**WORK ORDER 1**
In the Joshua Houston passage below, turn the paragraph that begins "Houston traveled with Sam Houston" into a short list that keeps its main facts.
**WORK ORDER 2**
Go on with the Joshua Houston passage below, starting right after its last sentence.

**SOURCE EXTRACT**
________________________

Joshua Houston (c. 1822 - 1902) was an American businessperson, politician, and community leader. He had been born enslaved. He helped establish the Bishop Ward Normal and Collegiate Institute.

== Early life and career ==
Joshua Houston was born into slavery in about 1822 on the Perry County, Alabama plantation owned by Temple Lea and Nancy Moffette Lea, the parents of Margaret Lea Houston. When Margaret married Sam Houston, Joshua moved to Texas with the newlyweds.

Houston traveled with Sam Houston and worked on the construction of Raven Hill in Huntsville, Texas. He became educated and was elected to local public offices. He had three wives and was the father of eight children, including Samuel Walker Houston.

He helped establish the Bishop Ward Normal and Collegiate Institute in Huntsville, Texas, founded in 1883. Houston was a Texas delegate at the 1884 Republican National Convention in Chicago.

==Sam Houston slaves==

The story of Sam Houston freeing his slaves before his 1863 death, in particular Joshua Houston, has been passed down through history, and is recounted in various books. In From Slave To Statesman, author Patricia Smith Prather depicts Houston reading a newspaper story to his slaves in the fall of 1862, about Abraham Lincoln's September 1862 Emancipation Proclamation, telling them they would all be free as of January 1, 1863. The Emancipation Proclamation was not announced in Texas until June 1865, Juneteenth, two months after Robert E. Lee surrendered at Appomattox.

________________________

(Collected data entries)
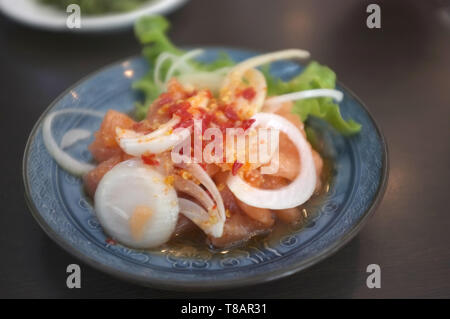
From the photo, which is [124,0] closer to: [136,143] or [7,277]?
[136,143]

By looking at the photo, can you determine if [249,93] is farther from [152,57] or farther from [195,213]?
[152,57]

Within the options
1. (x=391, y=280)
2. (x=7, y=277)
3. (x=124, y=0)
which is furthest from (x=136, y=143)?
(x=124, y=0)

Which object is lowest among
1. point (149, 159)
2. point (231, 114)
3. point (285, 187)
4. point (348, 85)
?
point (285, 187)

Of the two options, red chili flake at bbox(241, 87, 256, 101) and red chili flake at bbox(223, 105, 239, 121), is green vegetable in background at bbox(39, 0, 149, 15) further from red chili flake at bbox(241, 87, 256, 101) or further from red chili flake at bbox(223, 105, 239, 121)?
red chili flake at bbox(223, 105, 239, 121)

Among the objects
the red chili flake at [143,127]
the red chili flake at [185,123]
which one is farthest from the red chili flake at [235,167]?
the red chili flake at [143,127]

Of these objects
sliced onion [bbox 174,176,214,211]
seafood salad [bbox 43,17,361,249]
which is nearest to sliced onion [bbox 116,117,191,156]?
seafood salad [bbox 43,17,361,249]

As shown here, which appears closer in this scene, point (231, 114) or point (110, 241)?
point (110, 241)

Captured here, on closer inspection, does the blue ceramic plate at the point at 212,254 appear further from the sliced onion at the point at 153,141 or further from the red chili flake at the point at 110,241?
the sliced onion at the point at 153,141

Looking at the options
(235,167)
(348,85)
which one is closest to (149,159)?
(235,167)
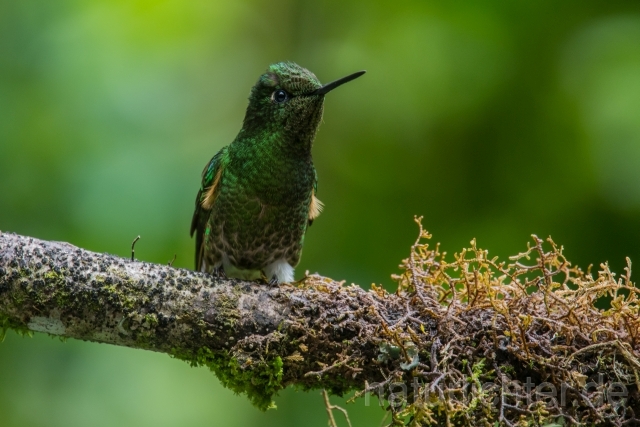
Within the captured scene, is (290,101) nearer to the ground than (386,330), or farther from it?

________________________

**RESPONSE 1**
- Traveled with Sam Houston
- Worked on building Raven Hill in Huntsville, Texas
- Became educated and was elected to local public offices
- Had three wives and eight children, one of them Samuel Walker Houston

**RESPONSE 2**
In 1861, the Texas legislature amended its Constitution of 1845, making it illegal to free slaves in the state.

"No citizen, or other person residing in this State, shall have power by deed, or will, to take effect in this State, or out of it, in any manner whatsoever, directly or indirectly, to emancipate his slave or slaves."
— Texas Constitution, amended 1861, Article VIII, Section 2
 Additionally, Section I removed any possibility of reverting that, "The Legislature shall have no power to pass laws for the emancipation of slaves".

When Houston died in 1863, his slaves were part of the inventory of his estate and valued at $10,530 (~$ in ). Houston's son Samuel Walker Houston was born in February 1864, seven months after Sam Houston's death, and is always referred to as having been born into slavery.

==Death==
Houston died in 1902 at the age of 80, and was buried at Oakwood Cemetery in Huntsville, the same cemetery where Sam Houston is buried.